# Linear Regression - Difference between these two models?

Hello,

I’m doing linear regression and I’m wondering which is the correct / better way of observing independent variable (weight in my case, the dependent variable is height).

One way is to model independent variable as a (normal) distribution and conditioning on observed data:

m = pm.Model()

with m:

``````alpha = pm.Uniform('alpha', lower=0, upper=300)
beta = pm.Normal('beta', mu=0, sd=50)
sigma_height = pm.Uniform('sigma_height', lower=0, upper=50)

weight = pm.Normal('weight', mu=np.mean(d2['weight']), sd=np.std(d2['weight']), observed=d2['weight'])
mu_height = alpha + beta * (weight-np.mean(d2['weight']))

height = pm.Normal('height', mu=mu_height, sd=sigma_height, observed=d2['height'])
``````

But I discovered that I can simply add weight directly from dataframe (without first modeling it as a normal distribution)

m = pm.Model()

with m:

``````alpha = pm.Uniform('alpha', lower=0, upper=300)
beta = pm.Normal('beta', mu=0, sd=50)
sigma_height = pm.Uniform('sigma_height', lower=0, upper=50)

mu_height = alpha + beta * (d2['weight']-np.mean(d2['weight']))

height = pm.Normal('height', mu=mu_height, sd=sigma_height, observed=d2['height'])
``````

My questions are:

• How are these two models treated by PyMC3 during MCMC inference? What’s the difference? (Specifically for the second one, since dataframe (d2[‘weight’]) has a list of values, how is mu_height calculated (since it is scalar)? During sampling, Is dataframe also sampled (uniformly?) to arrive at mu_height?
• Which one should I be using for regression?

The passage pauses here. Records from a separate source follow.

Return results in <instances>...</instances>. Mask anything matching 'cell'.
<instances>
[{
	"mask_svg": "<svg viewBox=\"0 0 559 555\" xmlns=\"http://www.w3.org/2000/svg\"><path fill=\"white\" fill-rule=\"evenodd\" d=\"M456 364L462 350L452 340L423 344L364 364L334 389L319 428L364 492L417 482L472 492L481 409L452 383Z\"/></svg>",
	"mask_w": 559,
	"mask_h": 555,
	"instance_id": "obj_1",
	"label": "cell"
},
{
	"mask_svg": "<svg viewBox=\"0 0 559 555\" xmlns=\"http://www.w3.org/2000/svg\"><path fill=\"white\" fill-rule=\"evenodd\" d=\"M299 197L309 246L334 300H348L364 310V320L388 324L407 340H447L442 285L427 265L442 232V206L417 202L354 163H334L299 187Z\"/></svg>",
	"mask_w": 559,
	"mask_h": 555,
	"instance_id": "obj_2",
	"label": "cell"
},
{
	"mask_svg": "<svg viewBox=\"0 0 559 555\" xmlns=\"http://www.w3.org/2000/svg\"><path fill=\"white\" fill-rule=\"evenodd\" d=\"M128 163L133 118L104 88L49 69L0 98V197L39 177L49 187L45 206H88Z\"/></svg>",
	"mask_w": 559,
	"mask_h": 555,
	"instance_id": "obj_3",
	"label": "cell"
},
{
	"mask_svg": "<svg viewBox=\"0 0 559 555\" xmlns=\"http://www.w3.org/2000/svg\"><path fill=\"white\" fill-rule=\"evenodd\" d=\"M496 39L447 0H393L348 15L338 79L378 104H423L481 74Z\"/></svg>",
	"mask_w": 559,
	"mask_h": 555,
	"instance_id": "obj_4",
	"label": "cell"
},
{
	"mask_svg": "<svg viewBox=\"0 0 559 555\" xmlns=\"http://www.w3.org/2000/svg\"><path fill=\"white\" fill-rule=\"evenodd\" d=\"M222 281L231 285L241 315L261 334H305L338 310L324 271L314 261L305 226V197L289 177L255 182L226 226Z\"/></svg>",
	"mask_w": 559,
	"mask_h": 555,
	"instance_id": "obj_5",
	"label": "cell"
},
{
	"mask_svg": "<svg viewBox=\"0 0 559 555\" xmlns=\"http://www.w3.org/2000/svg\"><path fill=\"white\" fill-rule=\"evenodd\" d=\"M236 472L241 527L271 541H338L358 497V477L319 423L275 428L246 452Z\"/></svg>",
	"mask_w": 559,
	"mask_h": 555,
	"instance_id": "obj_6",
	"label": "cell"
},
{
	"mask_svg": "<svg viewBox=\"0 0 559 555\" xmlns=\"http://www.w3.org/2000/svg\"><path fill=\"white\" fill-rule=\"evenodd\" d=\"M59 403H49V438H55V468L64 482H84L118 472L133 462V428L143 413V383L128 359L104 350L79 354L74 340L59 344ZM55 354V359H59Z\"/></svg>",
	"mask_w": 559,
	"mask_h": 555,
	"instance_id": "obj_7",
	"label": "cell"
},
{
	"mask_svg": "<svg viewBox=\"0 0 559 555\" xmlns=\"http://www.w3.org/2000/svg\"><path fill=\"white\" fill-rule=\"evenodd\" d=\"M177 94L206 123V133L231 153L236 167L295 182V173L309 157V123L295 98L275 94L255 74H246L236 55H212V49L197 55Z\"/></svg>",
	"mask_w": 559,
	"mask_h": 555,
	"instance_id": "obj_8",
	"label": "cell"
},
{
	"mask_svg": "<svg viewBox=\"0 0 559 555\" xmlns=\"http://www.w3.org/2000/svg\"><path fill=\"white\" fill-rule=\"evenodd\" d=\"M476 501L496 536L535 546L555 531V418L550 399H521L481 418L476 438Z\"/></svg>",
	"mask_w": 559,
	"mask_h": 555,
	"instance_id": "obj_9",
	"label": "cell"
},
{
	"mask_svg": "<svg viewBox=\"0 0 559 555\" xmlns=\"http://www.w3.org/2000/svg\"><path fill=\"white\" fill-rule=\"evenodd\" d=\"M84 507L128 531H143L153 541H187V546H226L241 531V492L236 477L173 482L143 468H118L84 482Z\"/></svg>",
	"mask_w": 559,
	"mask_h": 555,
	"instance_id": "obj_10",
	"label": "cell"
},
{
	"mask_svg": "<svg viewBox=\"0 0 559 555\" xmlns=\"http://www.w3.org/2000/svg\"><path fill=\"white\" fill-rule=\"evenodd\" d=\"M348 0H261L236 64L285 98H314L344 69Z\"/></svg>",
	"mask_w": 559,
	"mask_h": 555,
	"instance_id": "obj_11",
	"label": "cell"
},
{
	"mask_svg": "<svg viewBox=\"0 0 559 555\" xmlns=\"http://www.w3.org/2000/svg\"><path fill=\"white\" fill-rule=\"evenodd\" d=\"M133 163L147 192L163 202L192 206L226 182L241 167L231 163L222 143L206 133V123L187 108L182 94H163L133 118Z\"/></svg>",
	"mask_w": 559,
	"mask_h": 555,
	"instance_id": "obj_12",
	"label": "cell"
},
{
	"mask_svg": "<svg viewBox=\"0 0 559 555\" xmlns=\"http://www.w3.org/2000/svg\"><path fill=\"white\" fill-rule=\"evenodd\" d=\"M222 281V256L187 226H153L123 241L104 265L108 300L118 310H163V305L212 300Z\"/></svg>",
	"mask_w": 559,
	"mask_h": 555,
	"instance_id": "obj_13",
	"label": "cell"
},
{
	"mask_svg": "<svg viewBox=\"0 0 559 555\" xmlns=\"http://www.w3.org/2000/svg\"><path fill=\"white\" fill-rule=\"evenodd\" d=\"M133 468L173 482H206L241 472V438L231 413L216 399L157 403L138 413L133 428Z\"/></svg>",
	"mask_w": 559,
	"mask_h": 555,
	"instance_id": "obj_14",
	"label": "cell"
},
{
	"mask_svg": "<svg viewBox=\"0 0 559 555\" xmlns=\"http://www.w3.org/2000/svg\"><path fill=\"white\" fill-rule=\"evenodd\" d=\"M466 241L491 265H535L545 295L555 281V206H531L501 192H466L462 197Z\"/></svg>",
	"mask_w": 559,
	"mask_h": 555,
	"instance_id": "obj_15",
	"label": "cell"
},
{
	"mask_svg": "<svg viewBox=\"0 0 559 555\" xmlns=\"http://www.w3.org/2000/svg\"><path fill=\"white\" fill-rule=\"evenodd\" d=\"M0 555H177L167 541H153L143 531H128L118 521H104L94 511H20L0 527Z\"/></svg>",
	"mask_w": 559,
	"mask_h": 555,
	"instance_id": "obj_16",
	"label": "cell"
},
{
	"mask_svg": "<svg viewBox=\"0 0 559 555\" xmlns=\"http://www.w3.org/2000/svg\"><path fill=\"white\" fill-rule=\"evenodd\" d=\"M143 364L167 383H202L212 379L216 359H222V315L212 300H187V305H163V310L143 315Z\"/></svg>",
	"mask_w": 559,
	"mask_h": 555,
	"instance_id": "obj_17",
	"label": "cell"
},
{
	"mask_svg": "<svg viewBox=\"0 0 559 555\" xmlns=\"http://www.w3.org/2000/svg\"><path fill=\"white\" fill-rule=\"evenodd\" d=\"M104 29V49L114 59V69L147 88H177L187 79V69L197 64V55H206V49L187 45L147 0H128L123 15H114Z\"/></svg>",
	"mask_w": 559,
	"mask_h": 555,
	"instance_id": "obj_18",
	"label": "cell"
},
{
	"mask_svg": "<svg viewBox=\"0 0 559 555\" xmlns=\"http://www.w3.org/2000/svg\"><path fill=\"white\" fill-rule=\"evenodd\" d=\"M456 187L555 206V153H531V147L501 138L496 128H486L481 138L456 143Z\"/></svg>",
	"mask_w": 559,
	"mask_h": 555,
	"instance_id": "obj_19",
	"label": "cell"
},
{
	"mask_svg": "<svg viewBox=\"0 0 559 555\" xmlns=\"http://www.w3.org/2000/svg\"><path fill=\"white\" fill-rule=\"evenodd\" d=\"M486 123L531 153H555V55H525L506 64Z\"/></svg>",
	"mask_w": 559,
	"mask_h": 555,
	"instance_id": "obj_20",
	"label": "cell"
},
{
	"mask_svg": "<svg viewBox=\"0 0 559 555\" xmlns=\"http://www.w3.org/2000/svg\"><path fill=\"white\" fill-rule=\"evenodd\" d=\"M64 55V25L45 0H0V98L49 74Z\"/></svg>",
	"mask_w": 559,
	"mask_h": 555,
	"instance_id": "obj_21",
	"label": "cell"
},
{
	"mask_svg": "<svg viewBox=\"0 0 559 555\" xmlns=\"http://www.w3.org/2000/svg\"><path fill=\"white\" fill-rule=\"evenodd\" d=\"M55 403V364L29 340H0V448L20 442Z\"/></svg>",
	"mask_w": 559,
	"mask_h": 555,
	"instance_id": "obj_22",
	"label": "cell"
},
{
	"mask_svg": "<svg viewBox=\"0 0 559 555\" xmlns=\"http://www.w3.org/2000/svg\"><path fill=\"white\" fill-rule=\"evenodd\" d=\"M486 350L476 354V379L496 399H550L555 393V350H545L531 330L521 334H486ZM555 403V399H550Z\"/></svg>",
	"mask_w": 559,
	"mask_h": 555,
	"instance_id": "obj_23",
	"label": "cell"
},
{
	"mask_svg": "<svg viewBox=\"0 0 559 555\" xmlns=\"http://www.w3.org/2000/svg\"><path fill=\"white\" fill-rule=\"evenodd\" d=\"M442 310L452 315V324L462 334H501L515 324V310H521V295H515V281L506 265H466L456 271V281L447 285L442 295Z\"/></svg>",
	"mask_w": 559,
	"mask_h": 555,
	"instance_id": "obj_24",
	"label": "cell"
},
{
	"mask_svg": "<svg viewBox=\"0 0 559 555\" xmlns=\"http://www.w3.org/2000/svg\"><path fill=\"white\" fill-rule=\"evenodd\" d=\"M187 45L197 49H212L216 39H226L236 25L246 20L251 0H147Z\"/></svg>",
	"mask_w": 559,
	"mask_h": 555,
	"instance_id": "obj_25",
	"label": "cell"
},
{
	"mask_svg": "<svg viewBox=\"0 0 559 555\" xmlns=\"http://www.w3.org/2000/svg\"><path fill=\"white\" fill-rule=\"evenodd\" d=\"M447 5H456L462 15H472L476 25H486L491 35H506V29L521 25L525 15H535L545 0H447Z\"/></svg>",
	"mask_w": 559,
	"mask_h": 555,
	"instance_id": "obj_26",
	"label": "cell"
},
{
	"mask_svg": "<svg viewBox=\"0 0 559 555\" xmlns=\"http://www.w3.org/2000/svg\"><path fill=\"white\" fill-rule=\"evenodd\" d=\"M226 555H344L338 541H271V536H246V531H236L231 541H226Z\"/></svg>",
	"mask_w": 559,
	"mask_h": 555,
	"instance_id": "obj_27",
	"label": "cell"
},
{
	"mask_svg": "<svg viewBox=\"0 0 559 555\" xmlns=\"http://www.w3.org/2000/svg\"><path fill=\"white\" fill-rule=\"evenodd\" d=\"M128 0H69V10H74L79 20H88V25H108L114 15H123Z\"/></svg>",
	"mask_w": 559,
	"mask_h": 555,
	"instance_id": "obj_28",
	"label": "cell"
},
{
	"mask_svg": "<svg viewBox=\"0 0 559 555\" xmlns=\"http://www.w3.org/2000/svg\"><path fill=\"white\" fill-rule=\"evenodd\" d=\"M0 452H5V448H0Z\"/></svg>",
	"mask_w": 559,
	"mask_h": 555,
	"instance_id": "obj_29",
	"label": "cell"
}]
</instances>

Are there any pros and cons of each approach?

By the way, both of the approaches give similar estimations for unknowns (alpha, beta, sigma_height).

The two model will be treated the same in MCMC, because

``````weight = pm.Normal('weight', mu=np.mean(d2['weight']), sd=np.std(d2['weight']), observed=d2['weight'])
``````

Adds a constant to the model logp, thus has not effect during MCMC. Moreover, `weight` will be a tensor with value set to `d2['weight']`.

You should use the first one, because the second one does not add any new information and could be confusing. But if you have uncertainty in the covariates you want to model you can also do:

``````mu_weight = pm.Normal(...)
sd_weight = pm.HalfNormal(...)
weight = pm.Normal('weight', mu=mu_weight, sd=sd_weight, observed=d2['weight'])
``````

Moreover, `weight` will be a tensor with value set to `d2['weight']` .

Since, mu_height is determined by:

mu_height = alpha + beta * (d2[‘weight’]-np.mean(d2[‘weight’]))

I’m assuming mu_height will also be a tensor (not tensor) during sampling? Is my understanding correct?

In that case, what does mu=mu_height imply in:

height = pm.Normal(‘height’, mu=mu_height, sd=sigma_height, observed=d2[‘height’])

My assumption was that mu took a scalar value. How is mu_height tensor treated? (Also sigma_height isn’t a tensor and I’m not sure why that won’t cause a problem)

Yes

It will be a vector tensor with the shape same as the observed. Its value is propagated from other free parameters, so it is essentially invisible to the sampler (as it is not a free parameter).

It will be convert into a tensor constant during run time

Thanks.

So this means if mu_height is of shape (100) containing 100 different data points, sigma_height will also be recasted as shape of (100) with the values replicated 100 times?

It will be broadcasted during the computation of logp. But will not be a shape (100) tensor the same sense as mu_height.